**Passage shown:**

· · · · ·

Why are electric cars better for the environment
Electric car impact on the environment
Electric cars don’t directly produce emissions as they don’t use polluting fossil fuels. Petrol and diesel engines emit carbon dioxide (CO2) which pollutes the air, a contributing factor to climate change.
EVs offer a cleaner alternative to everyday driving with zero tailpipe emissions. They’re not just green, but they’re also cost-effective to run too. Electricity costs are typically cheaper than fuel, and you can enjoy plenty of other savings including no road tax.
Currently, electric cars are the most viable zero-emission vehicle. But advancements in technology, including hydrogen electric cars, may see the landscape change further in years to come. Read on below to learn how electric cafes are better for the environment.
How do electric cars work?
Electric cars produce zero emissions due to their electric powertrain. There’s no fuel needed to power the wheels so they don’t produce any emissions when out driving. Electric cars may seem complex but they’re surprisingly simple! To understand their environmental impact, it’s important to know how they run.
A powerful lithium-ion battery powers the car, rated in kWh. A typical EV with a 60kWh battery will get up to 200 miles of driving range.
The battery stores electricity and uses it to power the electric motor which then turns the wheels.
This type of electric powertrain has instant access to torque, so EVs are extremely fast off the mark. Their acceleration beats most traditional ICE vehicles from a standstill.
A powerful lithium-ion battery stores electricity which is then turned into energy through the motor. Typically the battery sits under the floor of the car to create additional space and to lower the EV’s centre of gravity for tighter handling.

· · · · ·

**Supplied material:**
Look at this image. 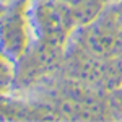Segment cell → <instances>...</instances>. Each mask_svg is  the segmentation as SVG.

· · · · ·

**Written instruction 1:** In the piece on electric cars and the environment, how much driving range does a typical EV with a 60kWh battery get?
**Written instruction 2:** Pick up the piece on electric cars and the environment right after its final sentence and keep it going.

**Exercise answer 1:** Up to 200 miles.

**Exercise answer 2:**
Simply plug in your electric car via the cable to recharge the battery. This can be at home (through a three-pin wall socket or wall box), or at a dedicated charging station with fast and rapid charging capabilities.
The lifecycle of electric cars & batteries
Electric cars last just as long as traditional ICE vehicles. But what happens to the battery at the end of an EV’s lifecycle? Are there any considerations when it comes to scrapping your car? We delve into the details below.
EV battery guarantee
Most electric cars come with a battery warranty for up to 8 years or 100,000 miles, whichever is first.
This means if the battery is defective and needs to be replaced, or holds less charge than it should be compared to how old it is, the manufacturer will cover the costs.
Battery replacement is quite expensive so it’s not really an option for most drivers as it’s typically more cost-effective to just get another car.
But this industry-wide practice ensures your electric car will last just as long as ICE engines do. EVs may actually last slightly longer due to having fewer mechanical parts, meaning less can go wrong!
Regular servicing and maintenance is a surefire way to guarantee many years of happy zero-emission driving.
Scrapping an electric car
What happens when it’s time to scrap an electric car? If an EV reaches the end of its useful life or is written off you can still scrap it. The battery’s life won’t end there though.
Lithium-ion batteries can be recycled or repurposed. Just because the battery can only achieve reach 50% of its charging capacity, it doesn’t mean it has to be retired.
Instead, it can be used to power other systems! It’s still a battery at the end of the day. The Johan Crujiff Arena in Amsterdam uses recycled Nissan Leaf batteries to store electricity that’s generated by solar panels.
If the battery has reached the end of its life and isn’t suitable for other uses it can still be recycled. Some manufacturers plan to recycle up to 97% of a battery’s raw materials to be used in a new EV battery.
Read our guide on electric car batteries for more information.
The environmental impact of ICE cars compared to EVs
Pollution from ICE cars isn’t just from the tailpipe. The manufacturing and shipping process of new cars emits CO2, as does the production of fuel.
So there’s quite a large carbon footprint before you’ve even turned the engine on. This is known as well-to-wheel emissions and gives a better view of the impact on the environment.
In recent times car manufacturers have been focusing on lowering their overall footprint but ICE cars still have a larger impact overall.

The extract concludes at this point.